How can two similar functions have different polymorphic types in Haskell?

Question

Im pretty much new to Haskell, so if Im missing key concept, please point it out.

Lets say we have these two functions:

fact n
     | n == 0 = 1
     | n > 0  = n * (fact (n - 1))

The polymorphic type for fact is (Eq t, Num t) => t -> t Because n is used in the if condition and n must be of valid type to do the == check. Therefor t must be a Number and t can be of any type within class constraint Eq t

fib n
    | n == 1 = 1
    | n == 2 = 1
    | n > 2  = fib (n - 1) + fib (n - 2)

Then why is the polymorphic type of fib is (Eq a, Num a, Num t) => a -> t ?

I don't understand, please help.

Answer 1

Haskell always aims to derive the most generic type signature.

Now for fact , we know that the type of the output , should be the same as the type of the input:

fact n | n == 0 = 1
       | n > 0  = n * (fact (n - 1))

This is due to the last line. We use n * (fact (n-1)) . So we use a multiplication (*) :: a -> a -> a . Multiplication thus takes two members of the same type and returns a member of that type. Since we multiply with n , and n is input, the output is of the same type as the input. Since we use n == 0 , we know that (==) :: Eq a => a -> a -> Bool so that means that that input type should have Eq a => , and furthermore 0 :: Num a => a . So the resulting type is fact :: (Num a, Eq a) => a -> a .

Now for fib , we see:

fib n | n == 1 = 1
      | n == 2 = 1
      | n > 2  = fib (n - 1) + fib (n - 2)

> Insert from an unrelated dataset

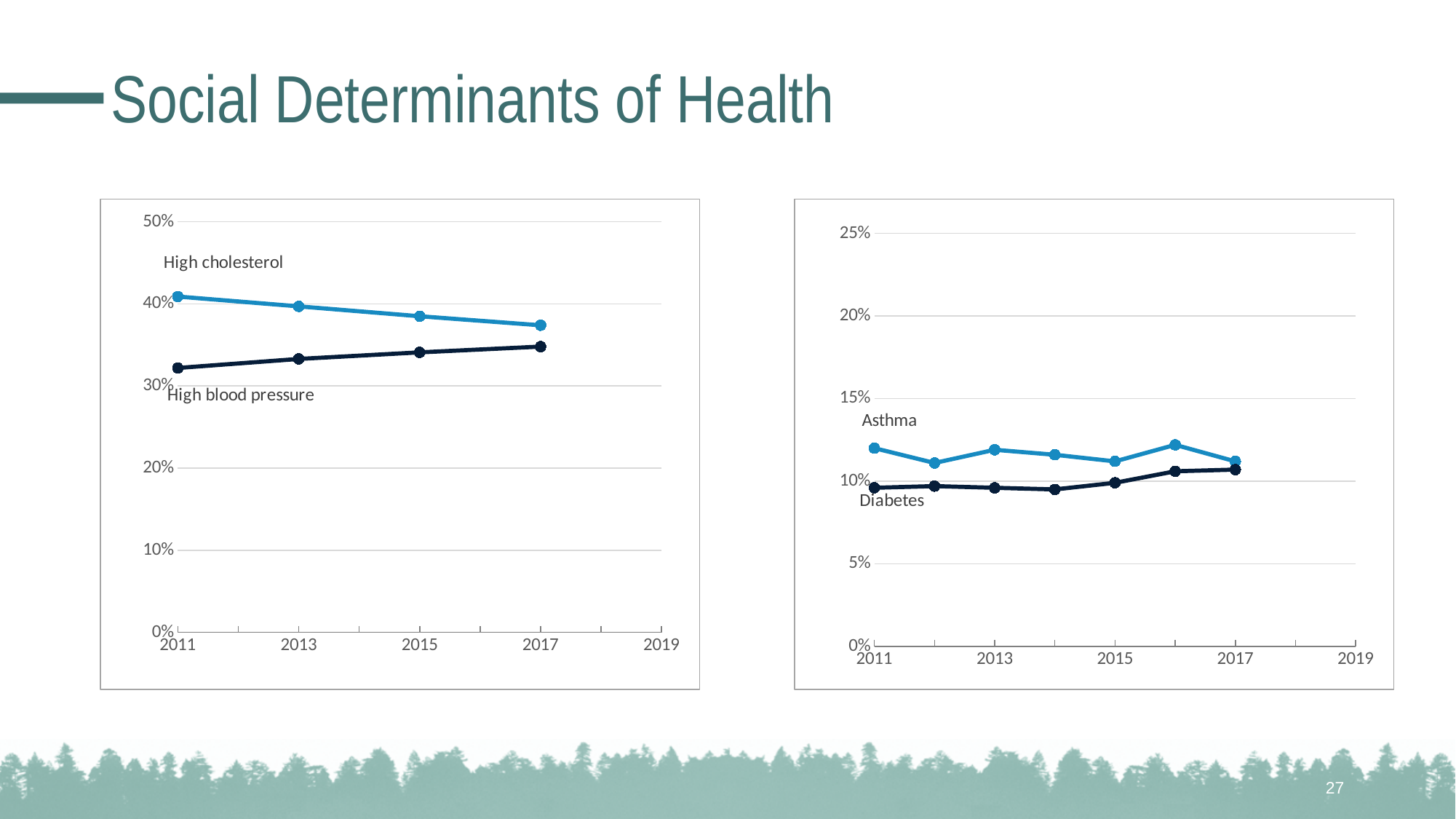
How many series does the left chart show? 2 In the left chart, does the High cholesterol line rise or fall from 2011 to 2017? fall How many data points does the Diabetes line in the right chart have? 7 In the left chart, which series has the higher value in 2011, High cholesterol or High blood pressure? High cholesterol In the left chart, is the value for High blood pressure in 2011 greater or less than 30%? greater In the right chart, is the value for Asthma in 2016 greater or less than 15%? less What kind of chart is the left chart on the slide? line chart How many data points does the High cholesterol line in the left chart have? 4 In the left chart, does the High blood pressure line rise or fall from 2011 to 2017? rise In the left chart, is the value for High cholesterol in 2017 greater or less than 40%? less In the right chart, which series has the higher value in 2011, Asthma or Diabetes? Asthma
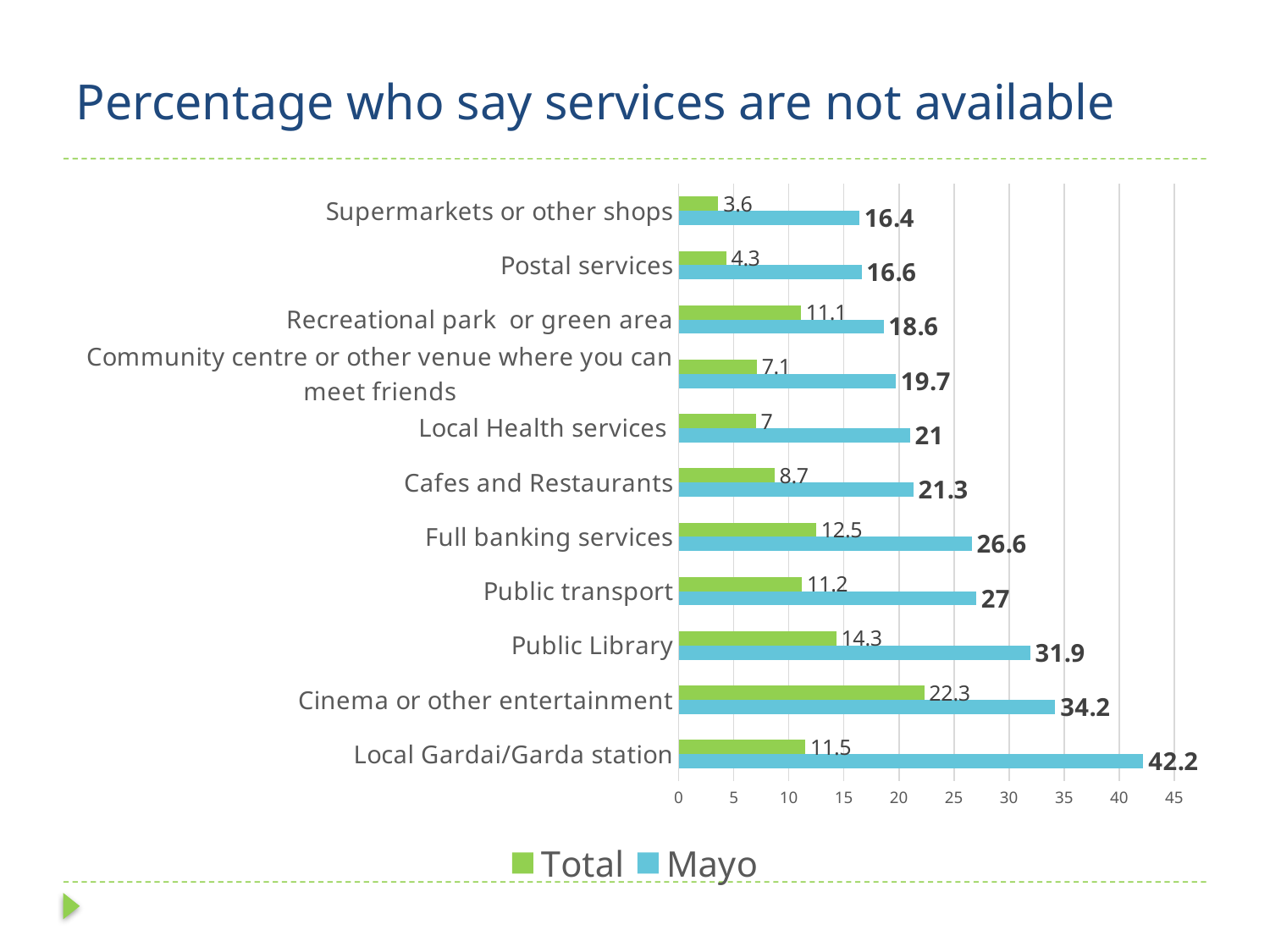
What kind of chart is shown on the slide? Bar chart What is the Mayo value for Full banking services? 26.6 How many series does the legend list? 2 Which category has the highest Mayo value? Local Gardai/Garda station Which category has the lowest Total value? Supermarkets or other shops What is the title of the chart? Percentage who say services are not available What is the Total value for Cinema or other entertainment? 22.3 What is the difference between the Mayo and Total values for Public Library? 17.6 Which is larger, the Total value for Public transport or the Total value for Recreational park or green area? Public transport How many categories are shown on the chart? 11 What is the Mayo value for Local Gardai/Garda station? 42.2 What is the Total value for Supermarkets or other shops? 3.6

Now we know that for n , the type constraints are again Eq a, Num a , since we use n == 1 , and (==) :: Eq a => a -> a -> Bool and 1 :: Num a => a . But the input n is never directly used in the output . Indeed, the last line has fib (n-1) + fib (n-2) , but here we use n-1 and n-2 as input of a new call . So that means we can safely asume that the input type and the output type act independently. The output type, still has a type constraint: Num t : this is since we return 1 for the first two cases, and 1 :: Num t => t , and we also return the addition of two outputs: fib (n-1) + fib (n-2) , so again (+) :: Num t => t -> t -> t .

Answer 2

The difference is that in fact , you use the argument directly in an arithmetic expression which makes up the final result:

fact n | ...  = n * ...

IOW, if you write out the expanded arithmetic expression, n appears in it:

fact 3  ≡  n * (n-1) * (n-2) * 1

This fixes that the argument must have the same type as the result, because

(*) :: Num n => n -> n -> n

Not so in fib : here the actual result is only composed of literals and of sub -results. IOW, the expanded expression looks like

fib 3  ≡  (1 + 1) + 1

No n in here, so no unification between argument and result required.

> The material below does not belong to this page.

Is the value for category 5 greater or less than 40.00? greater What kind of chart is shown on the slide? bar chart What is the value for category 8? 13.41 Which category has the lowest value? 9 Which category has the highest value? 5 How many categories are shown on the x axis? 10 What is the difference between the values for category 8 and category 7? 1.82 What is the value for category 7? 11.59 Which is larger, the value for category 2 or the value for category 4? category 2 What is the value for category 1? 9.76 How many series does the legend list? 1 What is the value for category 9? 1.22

Of course, in both cases you also used n to decide how this arithmetic expression looks, but for that you've just used equality comparisons with literals, whose type is not connected to the final result.

Note that you can also give fib a type-preservig signature: (Eq a, Num a, Num t) => a -> t is strictly more general than (Eq t, Num t) => t -> t . Conversely, you can make a fact that doesn't require input- and output to be the same type, by following it with a conversion function:

fact' :: (Eq a, Integral a, Num t) => a -> t
fact' = fromIntegral . fact

This doesn't make a lot of sense though, because Integer is pretty much the only type that can reliably be used in fact , but to achieve that in the above version you need to start out with Integer . Hence if anything, you should do the following:

fact'' :: (Eq t, Integral a, Num t) => a -> t
fact'' = fact . fromIntegral

This can then be used also as Int -> Integer , which is somewhat sensible.

I'd recommend to just keep the signature (Eq t, Num t) => t -> t though, and only add conversion operations where it's actually needed. Or really, what I'd recommend is to not use fact at all – this is a very expensive function that's hardly ever really useful in practice; most applications that naïvely end up with a factorial really just need something like binomial coefficients , and those can be implemented more efficiently without a factorial.